Monsieur le président, madame la ministre, mes chers collègues, c'est avec une gravité particulière qu'il nous faut aborder cette révision des lois de bioéthique, car l'ampleur des sujets concernés nous fait mesurer notre responsabilité de législateur.
Le législateur est en effet chargé d'énoncer les principes destinés à encadrer des pratiques scientifiques et médicales en constante évolution, tout en faisant cesser s'il le faut celles qui sont jugées contraires à l'éthique.
L'enjeu est bien l'humanité. Car, à travers cette loi, c'est une certaine idée de l'homme qu'il nous faut défendre.
Avec l'actualité, nous sommes du reste au coeur de ce problème : le bébé dit du double espoir – on donne la vie et on sauve la vie – est la marque d'une réussite médicale qui séduit, mais qui ne m'en conduit pas moins à m'interroger. Concevoir un enfant pour soigner, est-ce respecter sa dignité ? Le procédé du « bébé médicament » va-t-il se développer ? Si oui, comment ? Tout ce qui est techniquement possible est-il humainement souhaitable ?
● ● ● ● ● ● ●
Recopiez à l'identique, dans le discours sur la révision des lois de bioéthique, le passage allant de « Le législateur est » jusqu'à « contraires à l'éthique. ».
● ● ● ● ● ● ●
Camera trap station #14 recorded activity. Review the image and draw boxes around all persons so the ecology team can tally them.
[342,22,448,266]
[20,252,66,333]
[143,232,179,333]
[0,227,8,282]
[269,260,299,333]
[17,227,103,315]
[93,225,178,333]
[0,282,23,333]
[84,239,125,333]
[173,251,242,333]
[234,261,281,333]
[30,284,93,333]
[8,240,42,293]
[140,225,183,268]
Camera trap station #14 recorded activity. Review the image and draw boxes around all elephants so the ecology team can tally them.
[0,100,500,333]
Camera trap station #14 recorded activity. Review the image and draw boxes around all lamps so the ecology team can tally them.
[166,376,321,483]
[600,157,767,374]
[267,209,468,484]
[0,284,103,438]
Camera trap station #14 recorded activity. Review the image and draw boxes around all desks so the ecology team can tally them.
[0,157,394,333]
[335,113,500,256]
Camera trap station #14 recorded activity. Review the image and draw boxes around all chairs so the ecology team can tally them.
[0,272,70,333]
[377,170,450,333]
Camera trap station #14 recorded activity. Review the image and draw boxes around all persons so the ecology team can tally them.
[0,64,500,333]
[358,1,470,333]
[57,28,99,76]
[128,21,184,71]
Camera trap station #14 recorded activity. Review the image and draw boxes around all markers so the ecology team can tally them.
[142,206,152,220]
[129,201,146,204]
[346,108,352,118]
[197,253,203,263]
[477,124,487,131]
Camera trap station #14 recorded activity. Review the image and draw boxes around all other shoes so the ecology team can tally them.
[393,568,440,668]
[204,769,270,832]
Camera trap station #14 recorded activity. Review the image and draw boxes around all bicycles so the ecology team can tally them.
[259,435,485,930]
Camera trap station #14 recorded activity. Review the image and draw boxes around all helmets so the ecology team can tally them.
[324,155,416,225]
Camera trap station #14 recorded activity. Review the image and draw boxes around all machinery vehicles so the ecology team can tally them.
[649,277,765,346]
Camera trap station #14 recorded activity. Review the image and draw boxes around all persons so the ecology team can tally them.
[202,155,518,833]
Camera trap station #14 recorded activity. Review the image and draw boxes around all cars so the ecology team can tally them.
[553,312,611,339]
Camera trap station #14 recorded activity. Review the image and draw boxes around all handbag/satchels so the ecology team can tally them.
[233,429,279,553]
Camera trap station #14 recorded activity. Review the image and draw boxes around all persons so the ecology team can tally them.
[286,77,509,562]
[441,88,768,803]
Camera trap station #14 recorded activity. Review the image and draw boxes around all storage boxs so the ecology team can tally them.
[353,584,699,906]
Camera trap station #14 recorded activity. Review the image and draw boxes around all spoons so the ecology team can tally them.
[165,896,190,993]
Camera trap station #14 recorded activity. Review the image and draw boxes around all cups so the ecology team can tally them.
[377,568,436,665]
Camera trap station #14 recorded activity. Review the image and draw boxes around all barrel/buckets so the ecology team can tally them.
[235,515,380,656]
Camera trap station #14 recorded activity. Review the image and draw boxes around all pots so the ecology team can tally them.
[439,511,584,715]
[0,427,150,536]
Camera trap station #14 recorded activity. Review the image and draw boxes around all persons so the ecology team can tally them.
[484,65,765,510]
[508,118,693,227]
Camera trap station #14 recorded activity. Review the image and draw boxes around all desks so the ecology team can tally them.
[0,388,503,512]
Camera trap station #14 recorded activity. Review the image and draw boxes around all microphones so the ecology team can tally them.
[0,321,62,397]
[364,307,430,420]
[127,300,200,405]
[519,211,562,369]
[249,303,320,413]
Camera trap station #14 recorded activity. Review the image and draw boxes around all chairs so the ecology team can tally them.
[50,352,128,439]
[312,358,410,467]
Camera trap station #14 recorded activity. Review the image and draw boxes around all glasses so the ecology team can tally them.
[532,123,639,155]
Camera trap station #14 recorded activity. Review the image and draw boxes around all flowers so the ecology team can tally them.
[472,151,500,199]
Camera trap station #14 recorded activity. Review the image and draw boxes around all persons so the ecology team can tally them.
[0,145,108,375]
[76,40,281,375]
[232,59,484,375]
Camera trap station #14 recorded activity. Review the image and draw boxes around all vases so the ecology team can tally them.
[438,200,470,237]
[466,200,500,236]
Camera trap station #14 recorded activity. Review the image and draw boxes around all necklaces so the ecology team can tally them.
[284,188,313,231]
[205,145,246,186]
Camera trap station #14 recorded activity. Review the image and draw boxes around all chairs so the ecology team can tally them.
● ● ● ● ● ● ●
= Solution proposée =
Le législateur est en effet chargé d'énoncer les principes destinés à encadrer des pratiques scientifiques et médicales en constante évolution, tout en faisant cesser s'il le faut celles qui sont jugées contraires à l'éthique.